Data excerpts

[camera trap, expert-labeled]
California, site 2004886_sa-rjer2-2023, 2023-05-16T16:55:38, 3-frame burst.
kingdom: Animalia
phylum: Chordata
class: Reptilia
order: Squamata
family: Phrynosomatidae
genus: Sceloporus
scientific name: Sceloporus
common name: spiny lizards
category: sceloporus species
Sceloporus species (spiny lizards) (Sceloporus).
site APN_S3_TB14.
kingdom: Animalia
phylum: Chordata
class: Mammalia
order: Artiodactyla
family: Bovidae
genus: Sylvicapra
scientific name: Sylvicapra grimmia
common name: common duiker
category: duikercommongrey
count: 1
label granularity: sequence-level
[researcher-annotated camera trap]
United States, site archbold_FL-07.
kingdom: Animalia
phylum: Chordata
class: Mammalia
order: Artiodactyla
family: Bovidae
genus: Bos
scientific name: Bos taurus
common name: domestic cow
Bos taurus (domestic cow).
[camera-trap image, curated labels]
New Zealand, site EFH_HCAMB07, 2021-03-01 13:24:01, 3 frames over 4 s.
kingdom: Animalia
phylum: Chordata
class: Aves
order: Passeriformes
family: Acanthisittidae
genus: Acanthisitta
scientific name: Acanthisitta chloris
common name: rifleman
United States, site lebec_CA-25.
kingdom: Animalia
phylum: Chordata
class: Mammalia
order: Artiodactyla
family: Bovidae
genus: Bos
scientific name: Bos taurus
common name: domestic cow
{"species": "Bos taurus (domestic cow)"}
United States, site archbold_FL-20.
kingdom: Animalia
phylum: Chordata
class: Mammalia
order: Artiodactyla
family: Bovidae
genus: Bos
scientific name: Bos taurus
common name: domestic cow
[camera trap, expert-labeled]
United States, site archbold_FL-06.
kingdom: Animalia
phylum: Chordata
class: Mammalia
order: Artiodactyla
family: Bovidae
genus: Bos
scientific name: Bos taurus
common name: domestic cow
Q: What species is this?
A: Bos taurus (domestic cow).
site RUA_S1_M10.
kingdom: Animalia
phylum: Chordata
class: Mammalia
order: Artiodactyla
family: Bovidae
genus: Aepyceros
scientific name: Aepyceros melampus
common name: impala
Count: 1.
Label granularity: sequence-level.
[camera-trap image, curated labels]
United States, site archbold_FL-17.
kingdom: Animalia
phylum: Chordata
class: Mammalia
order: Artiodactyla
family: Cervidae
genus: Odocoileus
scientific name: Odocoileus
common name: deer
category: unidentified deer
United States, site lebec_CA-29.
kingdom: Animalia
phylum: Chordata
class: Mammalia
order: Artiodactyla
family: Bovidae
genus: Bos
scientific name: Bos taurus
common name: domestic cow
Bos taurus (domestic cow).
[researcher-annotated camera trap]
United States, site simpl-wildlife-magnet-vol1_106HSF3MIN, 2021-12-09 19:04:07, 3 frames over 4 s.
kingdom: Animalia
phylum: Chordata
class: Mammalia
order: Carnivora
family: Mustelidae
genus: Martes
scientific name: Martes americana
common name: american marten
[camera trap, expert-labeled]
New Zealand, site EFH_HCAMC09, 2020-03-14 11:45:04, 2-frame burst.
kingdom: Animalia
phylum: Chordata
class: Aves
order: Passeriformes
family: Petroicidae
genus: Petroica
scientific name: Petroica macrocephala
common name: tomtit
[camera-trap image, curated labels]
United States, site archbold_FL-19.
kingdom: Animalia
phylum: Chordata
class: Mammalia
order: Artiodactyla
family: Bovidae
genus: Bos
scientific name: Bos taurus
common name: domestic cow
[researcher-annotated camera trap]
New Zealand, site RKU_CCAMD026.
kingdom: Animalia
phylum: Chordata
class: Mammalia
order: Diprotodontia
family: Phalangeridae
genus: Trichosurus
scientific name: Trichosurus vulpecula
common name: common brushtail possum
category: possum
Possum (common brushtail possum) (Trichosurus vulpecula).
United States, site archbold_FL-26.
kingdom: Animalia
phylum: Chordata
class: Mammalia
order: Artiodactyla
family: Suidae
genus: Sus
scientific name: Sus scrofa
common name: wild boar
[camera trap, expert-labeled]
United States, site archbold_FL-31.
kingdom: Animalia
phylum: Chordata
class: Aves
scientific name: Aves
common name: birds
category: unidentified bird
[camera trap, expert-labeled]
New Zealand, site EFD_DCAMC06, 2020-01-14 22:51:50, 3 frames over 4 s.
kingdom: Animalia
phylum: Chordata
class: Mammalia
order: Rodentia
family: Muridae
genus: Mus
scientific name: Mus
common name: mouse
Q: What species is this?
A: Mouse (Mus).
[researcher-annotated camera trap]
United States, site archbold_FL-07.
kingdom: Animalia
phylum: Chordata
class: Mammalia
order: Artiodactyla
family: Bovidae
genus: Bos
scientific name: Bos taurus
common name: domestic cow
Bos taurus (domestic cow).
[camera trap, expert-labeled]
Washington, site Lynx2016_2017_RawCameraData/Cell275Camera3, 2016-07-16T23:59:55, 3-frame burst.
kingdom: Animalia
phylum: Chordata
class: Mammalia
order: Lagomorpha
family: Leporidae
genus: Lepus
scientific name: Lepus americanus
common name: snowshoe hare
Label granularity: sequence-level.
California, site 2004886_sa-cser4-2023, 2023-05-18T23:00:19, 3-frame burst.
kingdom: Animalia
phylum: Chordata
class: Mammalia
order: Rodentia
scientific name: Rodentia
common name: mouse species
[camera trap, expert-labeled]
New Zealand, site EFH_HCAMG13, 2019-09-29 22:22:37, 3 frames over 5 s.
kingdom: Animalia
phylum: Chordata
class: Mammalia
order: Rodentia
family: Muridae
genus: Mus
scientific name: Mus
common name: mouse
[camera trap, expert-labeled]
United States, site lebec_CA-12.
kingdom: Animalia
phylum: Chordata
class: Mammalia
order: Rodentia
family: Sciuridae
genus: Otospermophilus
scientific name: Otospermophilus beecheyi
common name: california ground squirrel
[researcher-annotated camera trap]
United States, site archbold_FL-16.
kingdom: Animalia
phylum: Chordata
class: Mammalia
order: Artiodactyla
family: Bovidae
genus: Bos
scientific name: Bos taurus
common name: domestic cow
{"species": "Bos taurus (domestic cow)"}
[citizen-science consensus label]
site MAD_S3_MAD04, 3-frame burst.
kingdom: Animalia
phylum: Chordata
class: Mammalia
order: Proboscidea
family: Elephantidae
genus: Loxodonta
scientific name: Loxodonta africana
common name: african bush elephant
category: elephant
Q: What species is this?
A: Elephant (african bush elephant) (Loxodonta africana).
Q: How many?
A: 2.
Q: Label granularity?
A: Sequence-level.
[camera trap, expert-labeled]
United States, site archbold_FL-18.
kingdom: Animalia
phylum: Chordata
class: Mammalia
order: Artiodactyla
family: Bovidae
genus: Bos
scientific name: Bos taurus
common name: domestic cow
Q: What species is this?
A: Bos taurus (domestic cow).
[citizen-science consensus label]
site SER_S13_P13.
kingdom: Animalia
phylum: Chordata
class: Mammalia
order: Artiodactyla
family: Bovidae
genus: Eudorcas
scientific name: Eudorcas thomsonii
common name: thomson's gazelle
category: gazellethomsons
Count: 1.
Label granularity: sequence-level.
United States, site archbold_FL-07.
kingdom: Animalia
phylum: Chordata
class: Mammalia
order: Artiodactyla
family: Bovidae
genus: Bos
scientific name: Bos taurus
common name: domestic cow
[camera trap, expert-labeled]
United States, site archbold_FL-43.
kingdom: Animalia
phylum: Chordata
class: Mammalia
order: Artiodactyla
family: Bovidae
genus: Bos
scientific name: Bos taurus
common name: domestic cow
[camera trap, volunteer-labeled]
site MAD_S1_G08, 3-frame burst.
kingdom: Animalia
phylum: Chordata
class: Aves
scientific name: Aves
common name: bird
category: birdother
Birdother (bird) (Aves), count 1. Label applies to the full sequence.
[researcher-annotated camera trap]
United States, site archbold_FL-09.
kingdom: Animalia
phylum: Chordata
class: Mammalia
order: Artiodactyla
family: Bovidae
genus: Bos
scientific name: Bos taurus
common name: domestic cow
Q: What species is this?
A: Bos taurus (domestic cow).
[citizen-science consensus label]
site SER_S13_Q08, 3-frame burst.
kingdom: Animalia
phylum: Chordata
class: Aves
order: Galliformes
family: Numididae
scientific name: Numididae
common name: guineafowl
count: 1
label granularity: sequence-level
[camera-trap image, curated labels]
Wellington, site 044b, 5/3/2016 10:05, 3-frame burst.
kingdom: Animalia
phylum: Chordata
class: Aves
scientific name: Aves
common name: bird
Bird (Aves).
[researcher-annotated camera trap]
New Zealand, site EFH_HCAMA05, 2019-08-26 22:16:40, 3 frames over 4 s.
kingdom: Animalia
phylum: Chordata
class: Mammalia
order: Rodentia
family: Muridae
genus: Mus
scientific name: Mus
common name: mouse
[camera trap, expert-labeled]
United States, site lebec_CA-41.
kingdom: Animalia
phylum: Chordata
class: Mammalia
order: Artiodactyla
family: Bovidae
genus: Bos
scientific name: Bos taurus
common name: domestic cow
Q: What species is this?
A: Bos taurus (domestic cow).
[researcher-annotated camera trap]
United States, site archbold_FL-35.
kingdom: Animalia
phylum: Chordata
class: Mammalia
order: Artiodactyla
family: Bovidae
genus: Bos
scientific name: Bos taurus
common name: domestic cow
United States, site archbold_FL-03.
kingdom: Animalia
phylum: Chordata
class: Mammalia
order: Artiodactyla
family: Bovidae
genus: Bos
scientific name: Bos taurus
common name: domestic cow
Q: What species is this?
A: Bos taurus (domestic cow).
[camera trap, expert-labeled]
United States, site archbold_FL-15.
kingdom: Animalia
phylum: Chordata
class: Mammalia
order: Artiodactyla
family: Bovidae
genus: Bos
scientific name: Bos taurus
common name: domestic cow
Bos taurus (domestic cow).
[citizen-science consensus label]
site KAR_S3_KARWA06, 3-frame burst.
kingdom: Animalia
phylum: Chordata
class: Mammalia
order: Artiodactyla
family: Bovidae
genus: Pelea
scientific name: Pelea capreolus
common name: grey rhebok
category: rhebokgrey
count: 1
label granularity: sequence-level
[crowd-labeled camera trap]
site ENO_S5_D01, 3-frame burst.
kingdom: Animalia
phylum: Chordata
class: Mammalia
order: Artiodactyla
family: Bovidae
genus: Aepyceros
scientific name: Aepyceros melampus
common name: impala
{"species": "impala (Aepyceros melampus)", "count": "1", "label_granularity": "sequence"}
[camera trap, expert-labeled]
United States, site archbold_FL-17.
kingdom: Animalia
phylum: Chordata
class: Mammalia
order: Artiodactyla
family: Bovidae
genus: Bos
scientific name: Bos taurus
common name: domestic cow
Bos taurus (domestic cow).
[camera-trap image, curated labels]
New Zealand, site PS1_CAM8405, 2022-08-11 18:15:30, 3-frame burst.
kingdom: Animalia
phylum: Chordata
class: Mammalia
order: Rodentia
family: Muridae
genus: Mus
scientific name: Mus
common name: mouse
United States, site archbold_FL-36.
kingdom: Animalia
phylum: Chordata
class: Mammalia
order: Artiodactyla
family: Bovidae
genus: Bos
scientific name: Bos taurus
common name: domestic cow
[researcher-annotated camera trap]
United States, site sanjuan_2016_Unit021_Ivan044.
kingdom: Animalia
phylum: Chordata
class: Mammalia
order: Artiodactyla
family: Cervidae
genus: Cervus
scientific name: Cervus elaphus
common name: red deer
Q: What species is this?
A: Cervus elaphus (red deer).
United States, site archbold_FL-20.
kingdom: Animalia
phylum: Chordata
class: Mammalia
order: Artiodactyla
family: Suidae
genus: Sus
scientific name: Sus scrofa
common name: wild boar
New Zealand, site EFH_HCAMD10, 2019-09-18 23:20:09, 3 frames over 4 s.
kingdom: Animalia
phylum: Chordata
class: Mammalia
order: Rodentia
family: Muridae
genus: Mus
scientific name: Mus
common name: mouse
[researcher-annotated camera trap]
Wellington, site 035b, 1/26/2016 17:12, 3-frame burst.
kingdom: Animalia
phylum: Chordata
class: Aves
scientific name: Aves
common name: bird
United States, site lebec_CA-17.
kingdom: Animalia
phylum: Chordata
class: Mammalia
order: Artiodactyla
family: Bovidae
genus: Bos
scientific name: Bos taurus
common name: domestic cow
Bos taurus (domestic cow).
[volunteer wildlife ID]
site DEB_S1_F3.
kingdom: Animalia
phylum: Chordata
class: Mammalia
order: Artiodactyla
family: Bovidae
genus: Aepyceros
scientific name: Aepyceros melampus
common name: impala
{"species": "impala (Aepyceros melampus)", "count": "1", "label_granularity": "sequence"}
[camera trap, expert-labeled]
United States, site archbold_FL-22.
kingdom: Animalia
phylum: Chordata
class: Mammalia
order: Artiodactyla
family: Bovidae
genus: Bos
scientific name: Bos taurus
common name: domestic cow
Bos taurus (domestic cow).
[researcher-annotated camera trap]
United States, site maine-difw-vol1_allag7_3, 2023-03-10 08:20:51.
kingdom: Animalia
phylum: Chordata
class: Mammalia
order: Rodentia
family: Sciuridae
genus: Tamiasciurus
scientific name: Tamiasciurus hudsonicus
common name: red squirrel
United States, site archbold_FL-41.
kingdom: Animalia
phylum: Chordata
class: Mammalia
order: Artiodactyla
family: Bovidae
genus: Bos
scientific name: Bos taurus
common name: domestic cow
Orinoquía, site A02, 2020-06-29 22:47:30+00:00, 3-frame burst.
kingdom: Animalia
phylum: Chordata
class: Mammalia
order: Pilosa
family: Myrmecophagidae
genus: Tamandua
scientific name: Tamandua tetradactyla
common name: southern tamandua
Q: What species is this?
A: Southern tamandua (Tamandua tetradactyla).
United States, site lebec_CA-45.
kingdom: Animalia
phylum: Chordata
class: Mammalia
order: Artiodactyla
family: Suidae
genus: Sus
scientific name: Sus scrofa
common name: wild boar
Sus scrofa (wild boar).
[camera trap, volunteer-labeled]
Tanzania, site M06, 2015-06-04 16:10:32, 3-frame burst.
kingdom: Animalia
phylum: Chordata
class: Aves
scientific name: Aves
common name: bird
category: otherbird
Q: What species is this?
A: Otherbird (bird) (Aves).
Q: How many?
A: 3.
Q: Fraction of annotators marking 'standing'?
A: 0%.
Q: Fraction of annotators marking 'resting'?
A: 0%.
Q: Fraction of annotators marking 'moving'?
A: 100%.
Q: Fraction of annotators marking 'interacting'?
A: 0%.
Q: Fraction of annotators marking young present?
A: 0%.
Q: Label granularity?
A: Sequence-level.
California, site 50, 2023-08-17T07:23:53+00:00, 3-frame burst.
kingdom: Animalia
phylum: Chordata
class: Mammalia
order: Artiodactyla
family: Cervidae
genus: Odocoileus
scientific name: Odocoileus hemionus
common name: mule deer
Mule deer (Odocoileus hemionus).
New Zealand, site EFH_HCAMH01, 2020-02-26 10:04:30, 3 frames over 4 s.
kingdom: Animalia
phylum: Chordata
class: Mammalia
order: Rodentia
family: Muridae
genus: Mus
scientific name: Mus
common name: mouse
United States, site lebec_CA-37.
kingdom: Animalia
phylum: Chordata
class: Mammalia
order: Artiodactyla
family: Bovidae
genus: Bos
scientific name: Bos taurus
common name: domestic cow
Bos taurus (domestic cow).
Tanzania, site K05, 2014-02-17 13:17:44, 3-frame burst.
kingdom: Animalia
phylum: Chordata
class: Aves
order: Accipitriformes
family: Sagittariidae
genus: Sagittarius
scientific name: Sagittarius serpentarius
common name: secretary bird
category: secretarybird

Task to carry out: Your answer must be the lines above, unchanged, from the first one through the line that holds "genus: Sylvicapra", inclusive, and no others.

Task solution:
[camera trap, expert-labeled]
California, site 2004886_sa-rjer2-2023, 2023-05-16T16:55:38, 3-frame burst.
kingdom: Animalia
phylum: Chordata
class: Reptilia
order: Squamata
family: Phrynosomatidae
genus: Sceloporus
scientific name: Sceloporus
common name: spiny lizards
category: sceloporus species
Sceloporus species (spiny lizards) (Sceloporus).
site APN_S3_TB14.
kingdom: Animalia
phylum: Chordata
class: Mammalia
order: Artiodactyla
family: Bovidae
genus: Sylvicapra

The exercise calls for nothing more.